● **Try it**
The line containing "Bistro Tisch Classic" marks the start. Restate it and every following line through the end of the records exactly, and nothing else, leaving out the pictures.

(Caption-style text data)
□ □ □ □
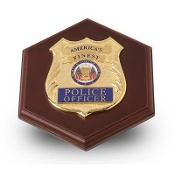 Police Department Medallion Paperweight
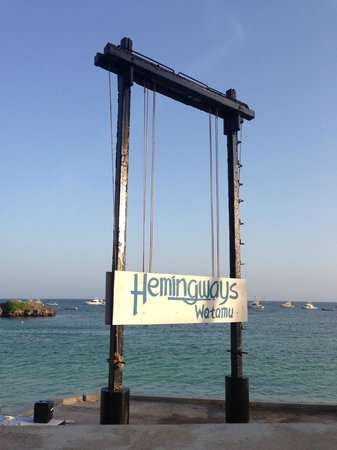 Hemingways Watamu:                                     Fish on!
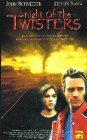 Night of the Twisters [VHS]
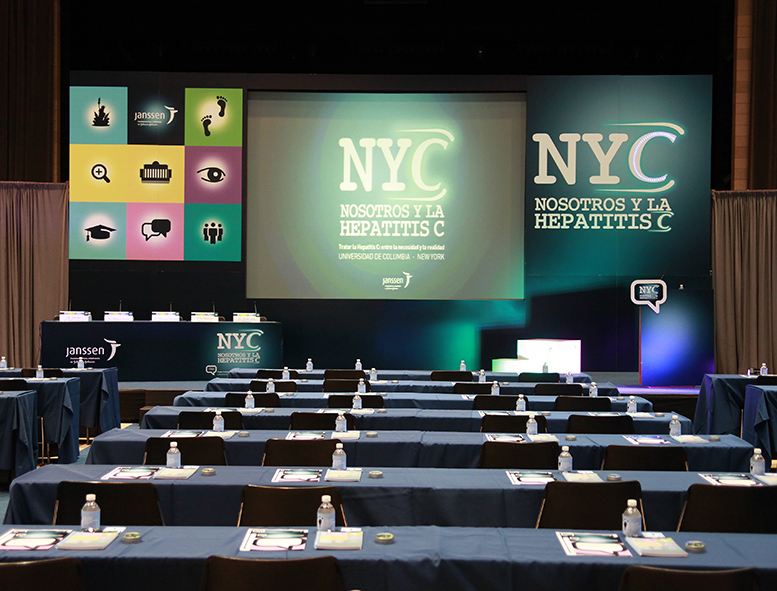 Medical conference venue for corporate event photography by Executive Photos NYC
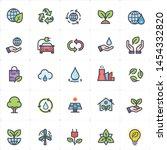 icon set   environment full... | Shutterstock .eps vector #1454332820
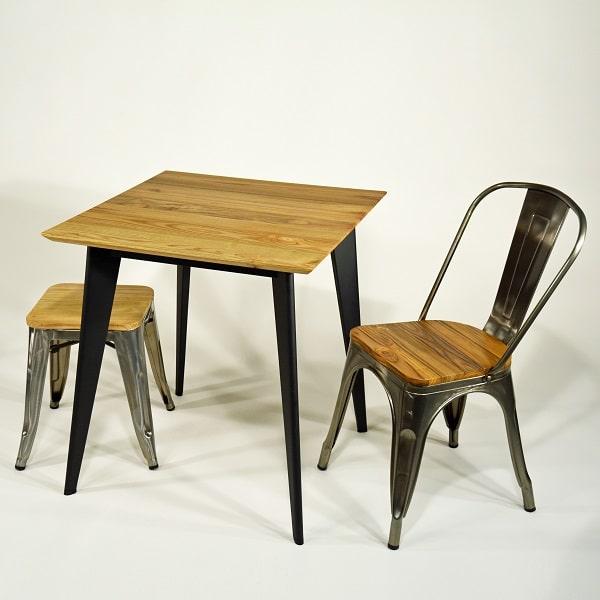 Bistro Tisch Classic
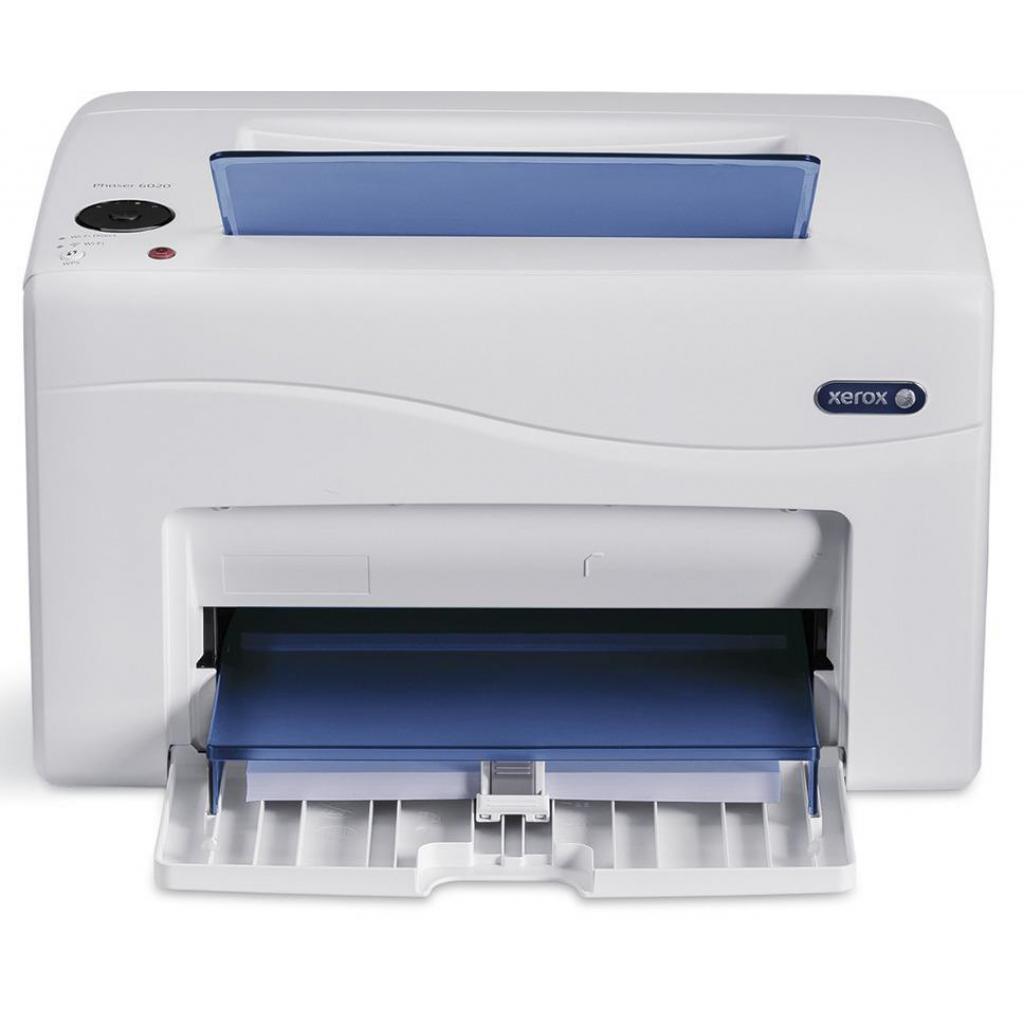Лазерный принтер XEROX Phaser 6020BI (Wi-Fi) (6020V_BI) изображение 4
□ □ □ □
● **Output**
 Bistro Tisch Classic
Лазерный принтер XEROX Phaser 6020BI (Wi-Fi) (6020V_BI) изображение 4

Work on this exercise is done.